During 1961–1962, Gosden and Correll provided the voices for the animated series Calvin and the Colonel for American Broadcasting Company-TV.

=== Last years ===
Correll died in 1972 in a Chicago hospital after a heart attack. At the time of his death, he was retired and living in Beverly Hills, California, just a few blocks away from his radio partner, Freeman Gosden.

=== Personal life and family ===
Correll's first marriage to Marie Janes ended with divorce on May 26, 1937; the couple had been married for ten years and did not have any children. On September 11, 1937, in Glendale, California, he married Alyce McLaughlin, a former dancer; they had six children, Dorothy, Charles, Barbara, John, Richard, and a baby girl who died in 1939 when she was less than a day old. On July 5, 1954, John Correll, his seven-year-old son, died of what seemed to be an accidental poisoning. An autopsy determined the young boy died of an acute kidney infection.

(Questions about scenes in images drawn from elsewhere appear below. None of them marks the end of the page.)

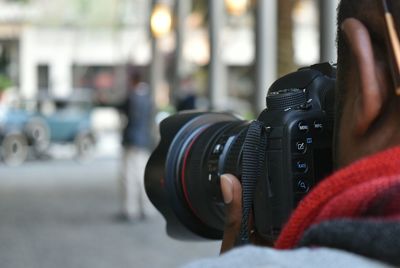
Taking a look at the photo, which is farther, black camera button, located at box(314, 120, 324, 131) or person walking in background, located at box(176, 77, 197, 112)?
person walking in background, located at box(176, 77, 197, 112)

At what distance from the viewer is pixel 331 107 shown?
1373mm

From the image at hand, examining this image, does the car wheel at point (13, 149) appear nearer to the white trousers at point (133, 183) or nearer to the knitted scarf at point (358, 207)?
the white trousers at point (133, 183)

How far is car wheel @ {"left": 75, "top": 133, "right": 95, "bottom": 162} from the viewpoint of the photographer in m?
21.4

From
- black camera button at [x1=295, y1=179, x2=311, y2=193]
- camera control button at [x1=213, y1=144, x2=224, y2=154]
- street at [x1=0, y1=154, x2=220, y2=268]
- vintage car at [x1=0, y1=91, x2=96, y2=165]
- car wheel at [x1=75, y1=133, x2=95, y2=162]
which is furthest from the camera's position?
car wheel at [x1=75, y1=133, x2=95, y2=162]

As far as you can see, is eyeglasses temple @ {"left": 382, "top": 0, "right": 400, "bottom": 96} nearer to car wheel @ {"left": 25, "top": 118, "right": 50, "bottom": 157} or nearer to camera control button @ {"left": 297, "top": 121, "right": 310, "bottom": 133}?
camera control button @ {"left": 297, "top": 121, "right": 310, "bottom": 133}

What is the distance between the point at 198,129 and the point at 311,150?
64cm

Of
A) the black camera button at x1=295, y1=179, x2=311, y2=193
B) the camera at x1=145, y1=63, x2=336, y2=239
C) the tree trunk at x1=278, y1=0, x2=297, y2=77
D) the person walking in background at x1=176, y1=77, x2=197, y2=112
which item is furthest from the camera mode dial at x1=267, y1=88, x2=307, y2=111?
the tree trunk at x1=278, y1=0, x2=297, y2=77

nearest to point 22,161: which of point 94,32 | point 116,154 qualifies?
point 116,154

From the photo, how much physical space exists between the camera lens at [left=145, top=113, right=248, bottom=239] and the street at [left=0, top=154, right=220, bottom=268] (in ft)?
17.5

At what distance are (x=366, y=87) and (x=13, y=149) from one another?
19.5 m

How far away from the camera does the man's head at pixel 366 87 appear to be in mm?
984

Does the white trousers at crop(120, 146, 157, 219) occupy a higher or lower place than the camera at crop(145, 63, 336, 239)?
lower

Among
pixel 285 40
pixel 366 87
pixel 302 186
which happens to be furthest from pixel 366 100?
pixel 285 40

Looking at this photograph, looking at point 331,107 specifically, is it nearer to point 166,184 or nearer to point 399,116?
point 399,116
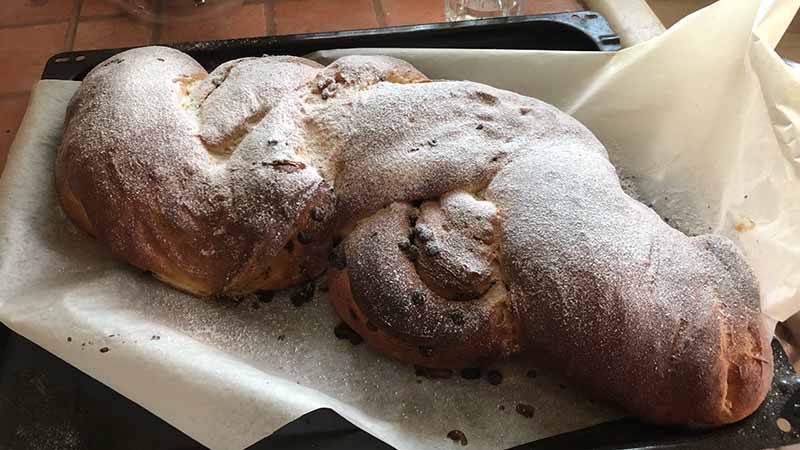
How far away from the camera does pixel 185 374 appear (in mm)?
764

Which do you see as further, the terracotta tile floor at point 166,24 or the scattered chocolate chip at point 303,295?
the terracotta tile floor at point 166,24

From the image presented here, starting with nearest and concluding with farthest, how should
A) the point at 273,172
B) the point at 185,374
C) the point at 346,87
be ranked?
the point at 185,374 → the point at 273,172 → the point at 346,87

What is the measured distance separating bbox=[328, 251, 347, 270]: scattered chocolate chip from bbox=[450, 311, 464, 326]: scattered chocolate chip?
160mm

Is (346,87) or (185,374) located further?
(346,87)

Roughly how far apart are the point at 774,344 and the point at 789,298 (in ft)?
0.28

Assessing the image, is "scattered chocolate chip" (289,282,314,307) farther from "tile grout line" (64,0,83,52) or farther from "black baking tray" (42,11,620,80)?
"tile grout line" (64,0,83,52)

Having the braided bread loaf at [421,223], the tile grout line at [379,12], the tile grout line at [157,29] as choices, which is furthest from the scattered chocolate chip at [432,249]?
the tile grout line at [157,29]

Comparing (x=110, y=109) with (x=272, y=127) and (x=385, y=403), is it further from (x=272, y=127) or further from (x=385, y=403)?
(x=385, y=403)

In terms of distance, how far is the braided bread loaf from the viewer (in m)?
0.77

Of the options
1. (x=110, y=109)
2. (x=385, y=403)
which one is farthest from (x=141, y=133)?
(x=385, y=403)

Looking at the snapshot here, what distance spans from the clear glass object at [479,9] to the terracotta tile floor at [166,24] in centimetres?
3

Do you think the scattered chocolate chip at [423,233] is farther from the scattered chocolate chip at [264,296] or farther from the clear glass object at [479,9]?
the clear glass object at [479,9]

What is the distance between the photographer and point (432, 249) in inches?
31.5

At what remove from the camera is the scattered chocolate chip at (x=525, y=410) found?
82 cm
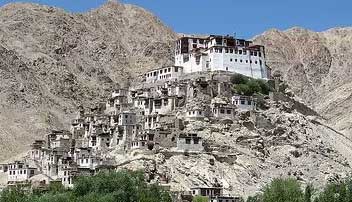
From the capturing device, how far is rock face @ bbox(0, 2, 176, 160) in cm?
10544

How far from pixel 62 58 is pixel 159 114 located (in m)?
55.0

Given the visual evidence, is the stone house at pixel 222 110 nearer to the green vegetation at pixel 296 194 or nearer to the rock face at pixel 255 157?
the rock face at pixel 255 157

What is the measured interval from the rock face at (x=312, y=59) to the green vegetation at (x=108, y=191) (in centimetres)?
9280

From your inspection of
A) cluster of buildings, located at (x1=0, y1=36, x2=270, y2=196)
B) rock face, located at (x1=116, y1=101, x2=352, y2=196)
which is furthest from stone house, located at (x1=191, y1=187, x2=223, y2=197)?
rock face, located at (x1=116, y1=101, x2=352, y2=196)

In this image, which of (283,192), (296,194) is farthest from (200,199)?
(296,194)

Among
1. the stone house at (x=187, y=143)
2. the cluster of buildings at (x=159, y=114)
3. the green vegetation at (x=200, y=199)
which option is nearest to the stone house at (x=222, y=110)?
the cluster of buildings at (x=159, y=114)

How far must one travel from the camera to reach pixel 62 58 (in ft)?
415

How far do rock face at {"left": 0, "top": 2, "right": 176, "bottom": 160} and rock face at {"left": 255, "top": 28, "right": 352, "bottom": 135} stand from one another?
2792 cm

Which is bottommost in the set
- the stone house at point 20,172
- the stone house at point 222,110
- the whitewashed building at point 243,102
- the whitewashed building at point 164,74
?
the stone house at point 20,172

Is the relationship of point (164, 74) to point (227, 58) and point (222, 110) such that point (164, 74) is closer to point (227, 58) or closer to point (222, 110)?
point (227, 58)

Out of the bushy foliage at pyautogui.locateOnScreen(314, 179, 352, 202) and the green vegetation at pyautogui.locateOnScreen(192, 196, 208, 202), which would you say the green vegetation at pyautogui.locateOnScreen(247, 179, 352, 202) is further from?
the green vegetation at pyautogui.locateOnScreen(192, 196, 208, 202)

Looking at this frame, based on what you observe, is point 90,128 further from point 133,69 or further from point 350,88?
point 350,88

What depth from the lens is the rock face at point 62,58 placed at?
105438mm

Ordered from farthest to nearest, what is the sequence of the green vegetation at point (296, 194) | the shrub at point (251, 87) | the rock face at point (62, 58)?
the rock face at point (62, 58), the shrub at point (251, 87), the green vegetation at point (296, 194)
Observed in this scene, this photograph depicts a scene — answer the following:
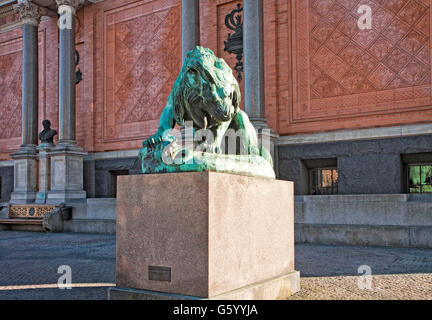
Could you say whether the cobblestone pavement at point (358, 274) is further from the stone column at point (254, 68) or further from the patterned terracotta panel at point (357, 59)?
the patterned terracotta panel at point (357, 59)

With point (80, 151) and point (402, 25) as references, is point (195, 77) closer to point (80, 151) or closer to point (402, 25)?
point (402, 25)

His son, Charles Correll Jr., became an actor and a director. Another son, Richard Correll, also became an actor, and was best remembered as the "Richard Rickover" character on Leave It to Beaver; he also produced and directed the television situation comedy Family Matters.

Correll was a Freemason.

===Political views===
Correll supported Barry Goldwater in the 1964 United States presidential election.

== Legacy ==
The comedy team was named to the Radio Hall of Fame in 1962. In 1969, Correll was memorialized with a star on the Hollywood Walk of Fame for his radio work. In 1977, Correll was inducted in the National Association of Broadcasters Hall of Fame along with Gosden.